### [Records from a dataset]
* START *

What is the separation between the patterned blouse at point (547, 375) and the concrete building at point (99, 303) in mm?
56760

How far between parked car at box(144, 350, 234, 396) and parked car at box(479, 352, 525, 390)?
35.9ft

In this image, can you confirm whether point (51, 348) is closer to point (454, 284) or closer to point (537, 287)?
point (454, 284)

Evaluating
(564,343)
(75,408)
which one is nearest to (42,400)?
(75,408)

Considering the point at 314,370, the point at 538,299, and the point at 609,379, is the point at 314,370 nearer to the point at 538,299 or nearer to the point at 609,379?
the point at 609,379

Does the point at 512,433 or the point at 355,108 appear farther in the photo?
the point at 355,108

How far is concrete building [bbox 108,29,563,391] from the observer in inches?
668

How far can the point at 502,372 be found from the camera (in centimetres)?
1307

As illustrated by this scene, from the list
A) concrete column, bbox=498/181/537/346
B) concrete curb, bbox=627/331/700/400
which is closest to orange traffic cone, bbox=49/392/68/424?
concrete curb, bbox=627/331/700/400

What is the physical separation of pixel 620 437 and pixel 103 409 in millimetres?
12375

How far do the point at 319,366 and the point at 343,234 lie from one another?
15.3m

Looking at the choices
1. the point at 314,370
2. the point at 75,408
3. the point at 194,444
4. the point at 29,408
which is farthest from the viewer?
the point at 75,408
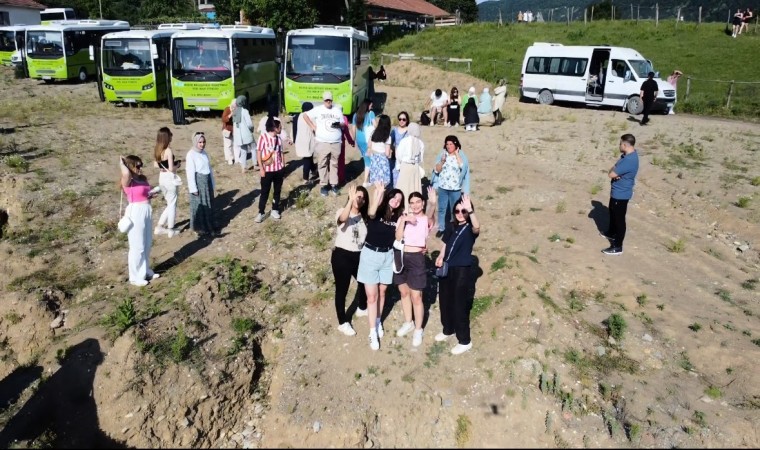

* END *

### [Task to complete]
Write out, word for word, the stretch of entries from the line that contains "How far between" through the end of the entries, including both ends. Leave the pictures out of your answer.

### [Task solution]
How far between parked car at box(144, 350, 234, 396) and parked car at box(479, 352, 525, 390)?
35.9ft

In this image, can you confirm whether point (51, 348) is closer to point (454, 284) or closer to point (537, 287)?
point (454, 284)

Evaluating
(564,343)
(75,408)
which one is nearest to (42,400)?
(75,408)

Considering the point at 314,370, the point at 538,299, and the point at 609,379, is the point at 314,370 nearer to the point at 538,299 or nearer to the point at 609,379?
the point at 609,379

Does the point at 512,433 or the point at 355,108 appear farther in the photo?
the point at 355,108

How far is concrete building [bbox 108,29,563,391] from the observer in inches?
668

How far can the point at 502,372 be found from the camera (in centimetres)?
1307

As illustrated by this scene, from the list
A) concrete column, bbox=498/181/537/346
B) concrete curb, bbox=627/331/700/400
which is closest to orange traffic cone, bbox=49/392/68/424?
concrete curb, bbox=627/331/700/400

What is the physical separation of pixel 620 437 and pixel 103 409 in millimetres?
12375

How far do the point at 319,366 and the point at 343,234 lie from one another?
15.3m

Looking at the choices
1. the point at 314,370
2. the point at 75,408
3. the point at 194,444
4. the point at 29,408
which is farthest from the viewer?
the point at 75,408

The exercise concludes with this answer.